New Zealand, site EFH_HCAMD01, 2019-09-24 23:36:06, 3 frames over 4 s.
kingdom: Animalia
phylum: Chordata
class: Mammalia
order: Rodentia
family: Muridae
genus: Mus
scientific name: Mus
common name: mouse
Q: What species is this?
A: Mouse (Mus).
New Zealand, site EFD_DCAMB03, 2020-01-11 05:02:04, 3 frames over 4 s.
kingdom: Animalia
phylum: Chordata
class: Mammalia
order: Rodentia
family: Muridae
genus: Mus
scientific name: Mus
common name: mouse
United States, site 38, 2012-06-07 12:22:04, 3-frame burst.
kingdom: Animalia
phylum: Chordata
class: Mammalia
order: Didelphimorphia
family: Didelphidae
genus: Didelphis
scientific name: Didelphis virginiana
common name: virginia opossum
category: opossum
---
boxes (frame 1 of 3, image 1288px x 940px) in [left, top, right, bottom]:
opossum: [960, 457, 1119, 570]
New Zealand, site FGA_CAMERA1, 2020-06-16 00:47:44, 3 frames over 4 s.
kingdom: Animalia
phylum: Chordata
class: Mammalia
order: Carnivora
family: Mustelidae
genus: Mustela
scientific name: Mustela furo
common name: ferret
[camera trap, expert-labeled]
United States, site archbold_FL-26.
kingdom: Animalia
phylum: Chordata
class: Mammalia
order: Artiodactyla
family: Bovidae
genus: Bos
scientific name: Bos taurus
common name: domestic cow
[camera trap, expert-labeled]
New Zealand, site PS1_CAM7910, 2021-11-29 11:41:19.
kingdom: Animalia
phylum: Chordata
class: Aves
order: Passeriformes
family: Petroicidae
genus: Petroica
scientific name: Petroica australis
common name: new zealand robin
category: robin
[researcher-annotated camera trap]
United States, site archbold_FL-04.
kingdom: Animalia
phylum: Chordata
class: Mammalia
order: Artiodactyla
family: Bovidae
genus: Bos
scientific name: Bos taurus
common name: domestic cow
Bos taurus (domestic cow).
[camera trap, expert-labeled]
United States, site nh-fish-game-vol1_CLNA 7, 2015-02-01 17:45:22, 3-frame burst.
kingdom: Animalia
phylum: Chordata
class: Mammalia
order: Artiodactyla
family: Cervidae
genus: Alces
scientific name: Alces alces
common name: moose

—————

Exact copies of all the entries above are required.

**Problem solution:**
New Zealand, site EFH_HCAMD01, 2019-09-24 23:36:06, 3 frames over 4 s.
kingdom: Animalia
phylum: Chordata
class: Mammalia
order: Rodentia
family: Muridae
genus: Mus
scientific name: Mus
common name: mouse
Q: What species is this?
A: Mouse (Mus).
New Zealand, site EFD_DCAMB03, 2020-01-11 05:02:04, 3 frames over 4 s.
kingdom: Animalia
phylum: Chordata
class: Mammalia
order: Rodentia
family: Muridae
genus: Mus
scientific name: Mus
common name: mouse
United States, site 38, 2012-06-07 12:22:04, 3-frame burst.
kingdom: Animalia
phylum: Chordata
class: Mammalia
order: Didelphimorphia
family: Didelphidae
genus: Didelphis
scientific name: Didelphis virginiana
common name: virginia opossum
category: opossum
---
boxes (frame 1 of 3, image 1288px x 940px) in [left, top, right, bottom]:
opossum: [960, 457, 1119, 570]
New Zealand, site FGA_CAMERA1, 2020-06-16 00:47:44, 3 frames over 4 s.
kingdom: Animalia
phylum: Chordata
class: Mammalia
order: Carnivora
family: Mustelidae
genus: Mustela
scientific name: Mustela furo
common name: ferret
[camera trap, expert-labeled]
United States, site archbold_FL-26.
kingdom: Animalia
phylum: Chordata
class: Mammalia
order: Artiodactyla
family: Bovidae
genus: Bos
scientific name: Bos taurus
common name: domestic cow
[camera trap, expert-labeled]
New Zealand, site PS1_CAM7910, 2021-11-29 11:41:19.
kingdom: Animalia
phylum: Chordata
class: Aves
order: Passeriformes
family: Petroicidae
genus: Petroica
scientific name: Petroica australis
common name: new zealand robin
category: robin
[researcher-annotated camera trap]
United States, site archbold_FL-04.
kingdom: Animalia
phylum: Chordata
class: Mammalia
order: Artiodactyla
family: Bovidae
genus: Bos
scientific name: Bos taurus
common name: domestic cow
Bos taurus (domestic cow).
[camera trap, expert-labeled]
United States, site nh-fish-game-vol1_CLNA 7, 2015-02-01 17:45:22, 3-frame burst.
kingdom: Animalia
phylum: Chordata
class: Mammalia
order: Artiodactyla
family: Cervidae
genus: Alces
scientific name: Alces alces
common name: moose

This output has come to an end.